The research question is whether patenting in the field of biotechnology has a negative effect on innovation. Critics argue that patenting DNA sequences, proteins, amino acids and other macromolecules has chilling impact on research. The grant of a patent on a genetic sequence, e.g. single nucleotide pylymorphism, might limit the ability of other researchers to use that data for further research. As things stand now, once a single industrial application is shown in the patent application, the patentee can claim control over other uses of the patented gene as well . In the case of biobanks, such patents would lead to a condition that no other biorepository could use the same gene sequence for its researches. Research exemptions may alleviate the cost burden on researchers wanting to carry out studies using the tests for principally research purposes. TRIPS, in Article 30, states that members can provide limited exceptions to the exclusive rights conferred by a patent. Article 8 of TRIPS permits members to adopt measures necessary to protect public health and nutrition and to promote the public interest in sectors of vital importance to their socioeconomic and technological development. Some countries have adopted research exceptions granting a limited right to researchers to experiment on a patented invention without having to pay royalties to the patentee. But this exception is limited to non-commercial experiments and could never be used for commercial purposes. Also, uncertainties about the scope of the research exception clause in the case of research dealing with genetic material, can minimize such use possibilities. This environment creates significant uncertainty for researchers, who may become hesitant to undertake projects where they need to rely on ill-defined exemptions.

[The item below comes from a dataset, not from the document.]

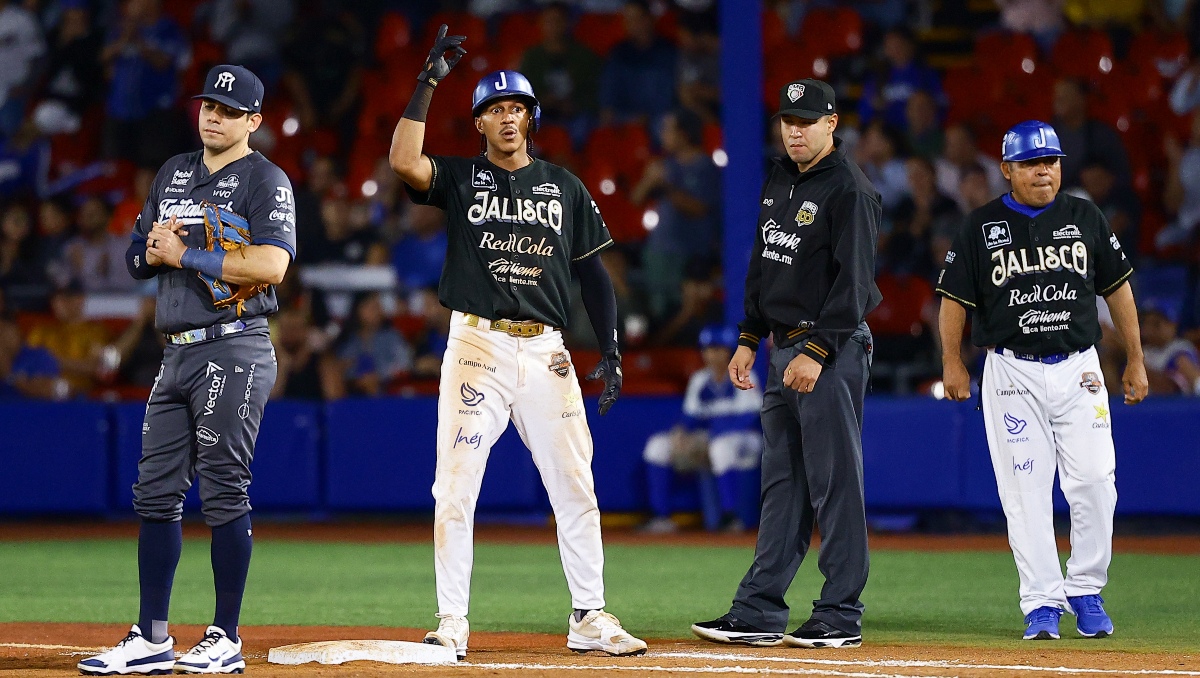 Charros vencen a Sultanes y se ponen a un paso de la Serie de Zona (Cortesía)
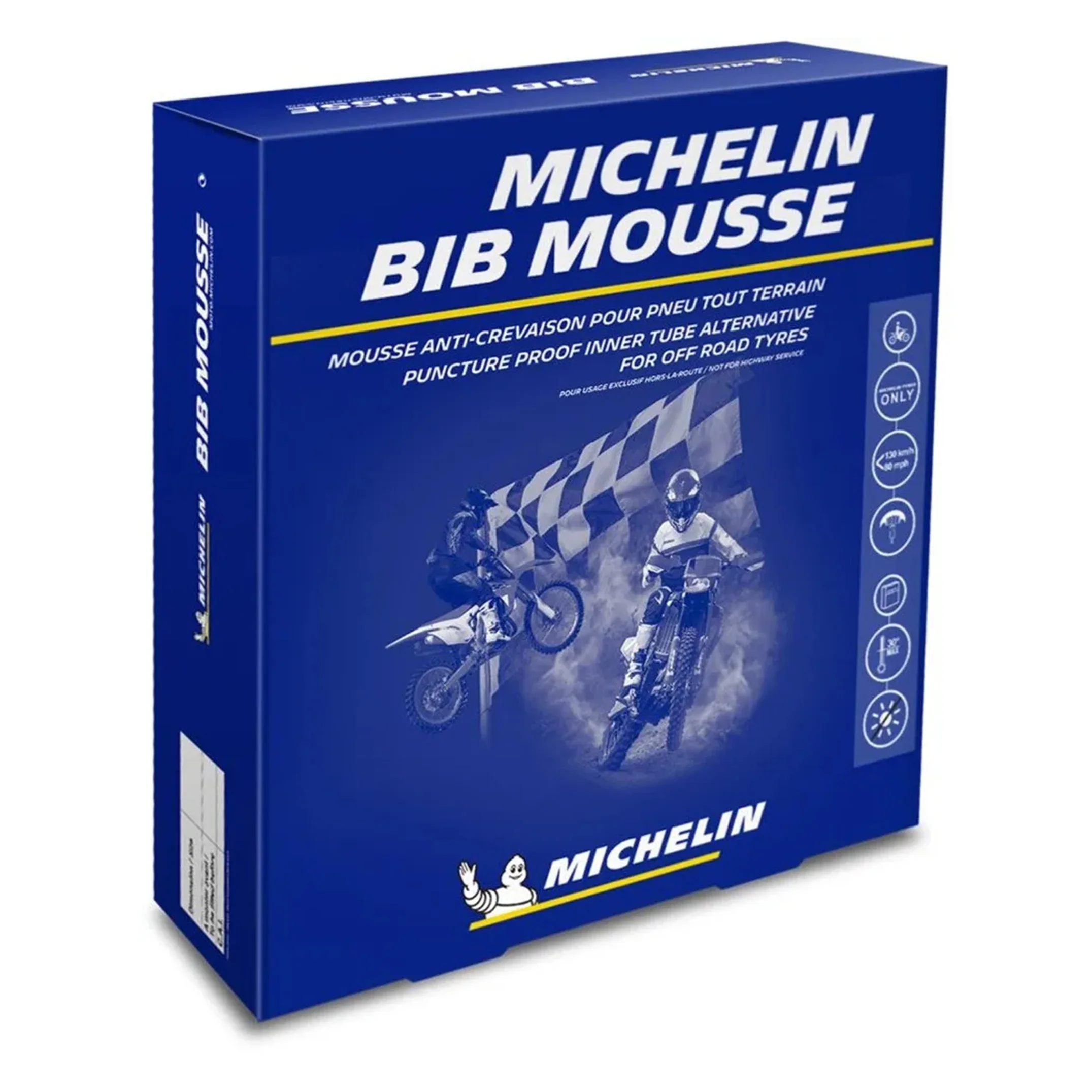 MOUSSE 21x300 DESERT BIB, MICHELIN 338000 M16 - Image 2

From this perspective, the thesis will also focus on open access (as an analogy to open source) in the biobanks, as well as the possible use of Creative Commons licenses in this field. Free flow of information is very important for researchers and society as such. The thesis analyzes ‘open world’ biobanks, also known as open-source or open-science biobanks. When applied to data acquired through biomedical research, the terms ‘open source biotechnology’ or, alternatively, ‘open science’ mean that data from the project is released rapidly into the public domain, subject to certain conditions, including a requirement that data users not exercise their intellectual property rights in a way that would preclude other users’ access to the basic data. One of the main goals of the thesis is to show a positive effect of sharing genomic data without any restrictions, both for science and for society.
The research adopts an empirical approach, based on questionnaires and semi-structured interviews, and also quantitative methods: analysis of relevant literature and important case studies.